SNP allele profiles can be used to track cells' identities across any number of different experiments in which the pool of multiple cell samples is subjected to two or more different conditions (usually a "control" condition and an "experimental" condition), and then analyzed. Yingleong Chan, Ph.D., a Postdoctoral Fellow in the laboratory of George Church at the Wyss Institute and HMS, and his coworkers have developed an algorithm that predicts the proportions of each person's cells in the pool before and after the experiment, and compares them to determine which cells are expressed differently when exposed to the condition tested. "The change in the proportion of the individuals' cells in the experimental group when compared to the control group tells you what happened to those cells during the experiment, and whether cells from any particular person might have a genetic advantage," says Chan.
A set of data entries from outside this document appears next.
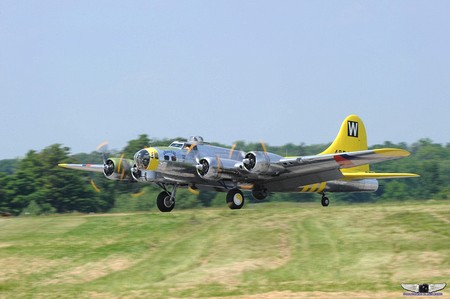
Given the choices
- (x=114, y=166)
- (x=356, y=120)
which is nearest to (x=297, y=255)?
(x=114, y=166)

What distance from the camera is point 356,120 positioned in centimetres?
4081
The researchers first tested their method by simulating a pool of cells and varying the number of samples, quantity of SNPs analyzed, and number of times that the pool was sequenced. They found that, over several iterations, the algorithm converged to a fixed estimated proportion for each SNP profile in the pool that closely matched the simulated proportions. The algorithm was able to accurately estimate the proportions of pools of up to 1,000 different individuals by analyzing 500,000 SNPs, and could handle samples of event more cell lines if either the number of SNPs analyzed or the depth of sequencing were increased.
Next, the researchers tested their algorithm on actual human B-lymphocytes whose genomes had been sequenced as part of the Harvard Personal Genome Project, and found that it accurately predicted the proportion of the individuals within a pool of 50 different cell lines. "There are numerous experiments that this technique could be applied to," says Chan. "You can test a cancer drug against different cell lines from different people, see whether a particular patient's cell line responded well to the drug, and then use that drug for a targeted approach to treatment. We've effectively built a discovery tool to enable personalized medicine."
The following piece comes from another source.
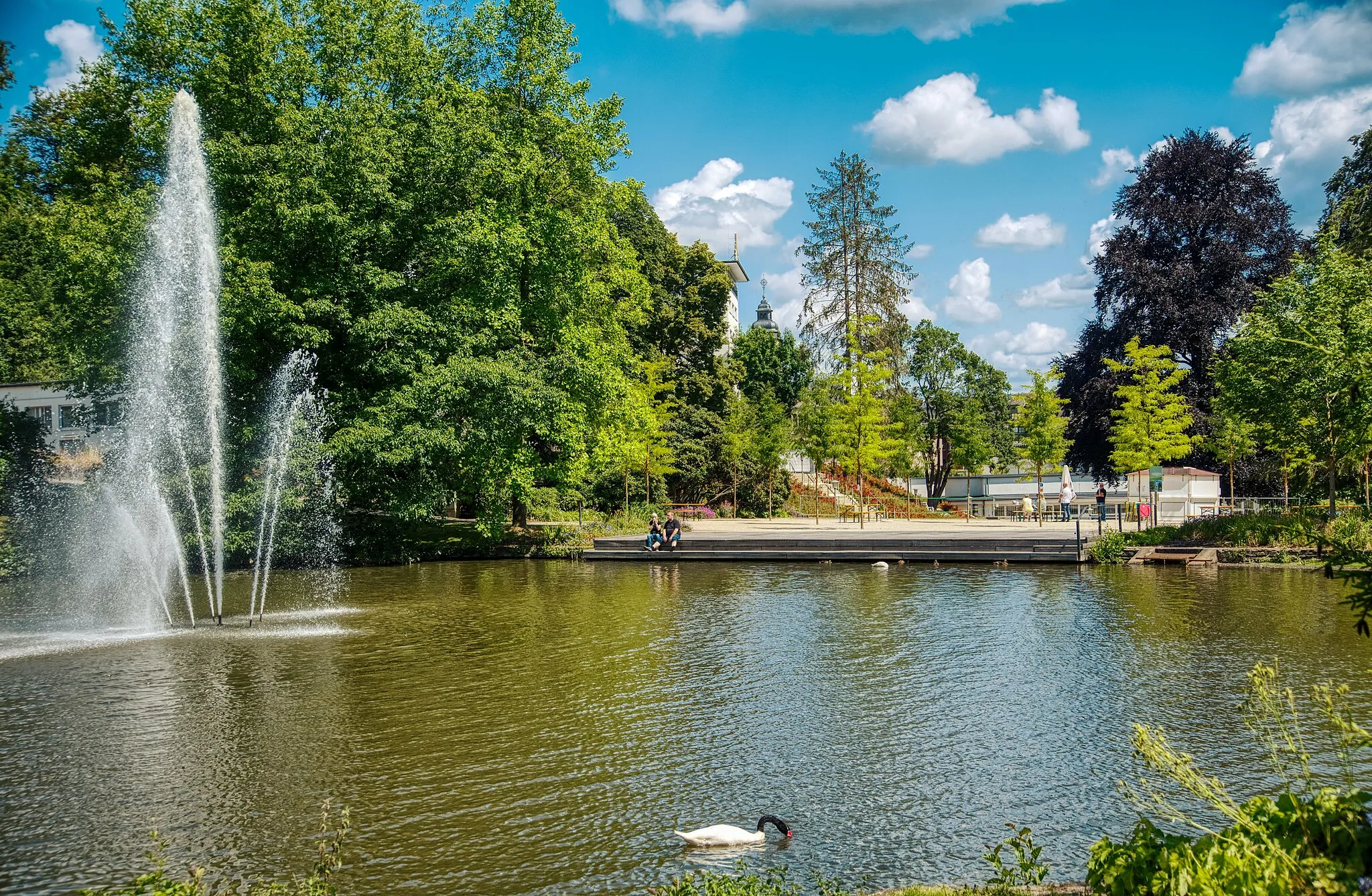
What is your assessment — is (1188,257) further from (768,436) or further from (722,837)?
(722,837)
The authors point out that their method will not work on samples where the different cell types come from the same person, because the SNP profiles would be identical, but it holds great promise for multiplexed testing of genetic variation among many human samples.
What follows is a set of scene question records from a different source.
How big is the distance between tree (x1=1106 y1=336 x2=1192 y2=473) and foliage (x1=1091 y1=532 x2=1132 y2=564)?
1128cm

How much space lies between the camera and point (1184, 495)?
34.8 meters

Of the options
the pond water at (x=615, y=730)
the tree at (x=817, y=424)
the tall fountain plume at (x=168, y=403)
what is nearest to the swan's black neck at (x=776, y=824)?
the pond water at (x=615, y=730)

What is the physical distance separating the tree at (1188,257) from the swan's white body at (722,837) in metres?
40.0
"Testing the effects of drugs on multiple cancer cell lines is one application that can be implemented immediately," says co-corresponding author George Church, Ph.D., who is a Founding Core Faculty member of the Wyss Institute, a Professor of Genetics at HMS, and Professor of Health Sciences and Technology at Harvard and MIT. "You can test a lot more people at once, which not only gives you more data, but translates into significant time and cost savings."
"This new technology harnesses the very core of what makes us who we are - the unique variations in our DNA - and crafts it into a tool that can accelerate discovery by obviating the need for analyzing individual responses in multiple parallel, time consuming, and expensive experiments. It also opens up an entirely new approach to personalized medicine," says Wyss Founding Director Donald Ingber, M.D., Ph.D., who is also the Judah Folkman Professor of Vascular Biology at HMS and the Vascular Biology Program at Boston Children's Hospital, as well as Professor of Bioengineering at the Harvard John A. Paulson School of Engineering and Applied Sciences.